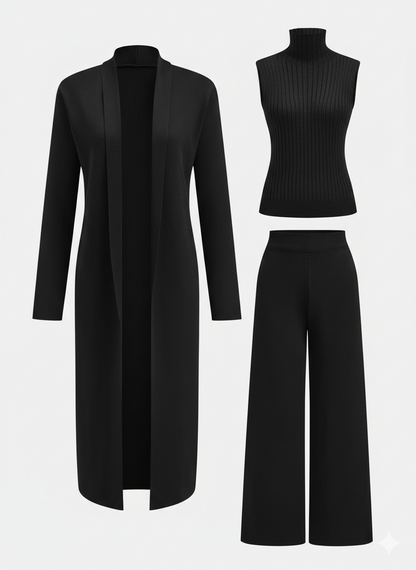 Ariaen - Coordinated Three Piece Set - Black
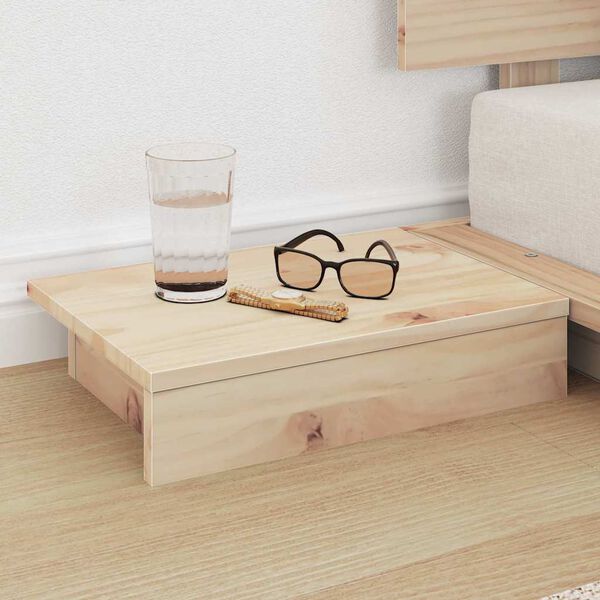 vidaXL Voodi raam Pruun 75 x 190 cm puit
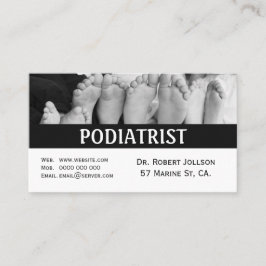 Podiatrist Medical Appointment Visitekaartje Afsprakenkaartje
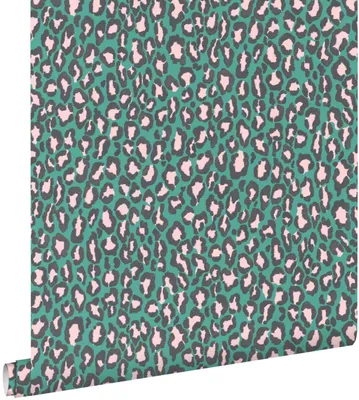 Produktbild von ESTAhome Tapete Leopardenmuster Türkis 50 x 900 cm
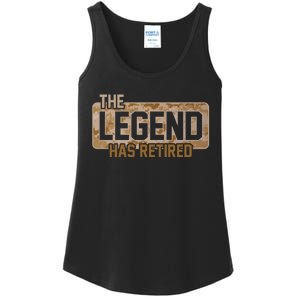 The Legend Has Retired Marine Veteran Marine Corps Ladies Essential Tank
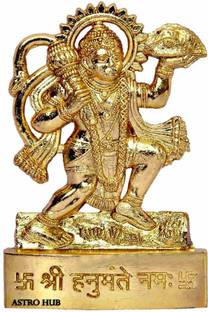 ASTRO HUB Hanuman Murti , Hanuman murti brass , Hanuman murti for home Decorative Showpiece  -  15 cm
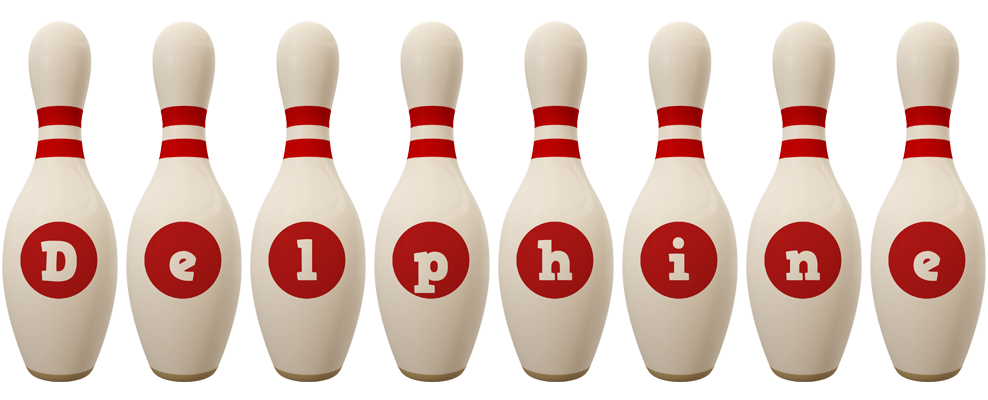 Delphine bowling-pin logo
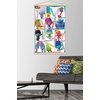 image:imageTrends International Trolls  Grid Wall Poster 224L x 147W Barnwood Framed VersionPremium Print and Beechwood Hanger Bundle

Problem requirements >>
Reproduce, with the pictures omitted, exactly those lines that run from the line with "vidaXL Voodi raam Pruun 75 x 190 cm puit" to the last line of the material, both ends included.

Exercise result >>
 vidaXL Voodi raam Pruun 75 x 190 cm puit
 Podiatrist Medical Appointment Visitekaartje Afsprakenkaartje
 Produktbild von ESTAhome Tapete Leopardenmuster Türkis 50 x 900 cm
 The Legend Has Retired Marine Veteran Marine Corps Ladies Essential Tank
 ASTRO HUB Hanuman Murti , Hanuman murti brass , Hanuman murti for home Decorative Showpiece  -  15 cm
 Delphine bowling-pin logo
 image:imageTrends International Trolls  Grid Wall Poster 224L x 147W Barnwood Framed VersionPremium Print and Beechwood Hanger Bundle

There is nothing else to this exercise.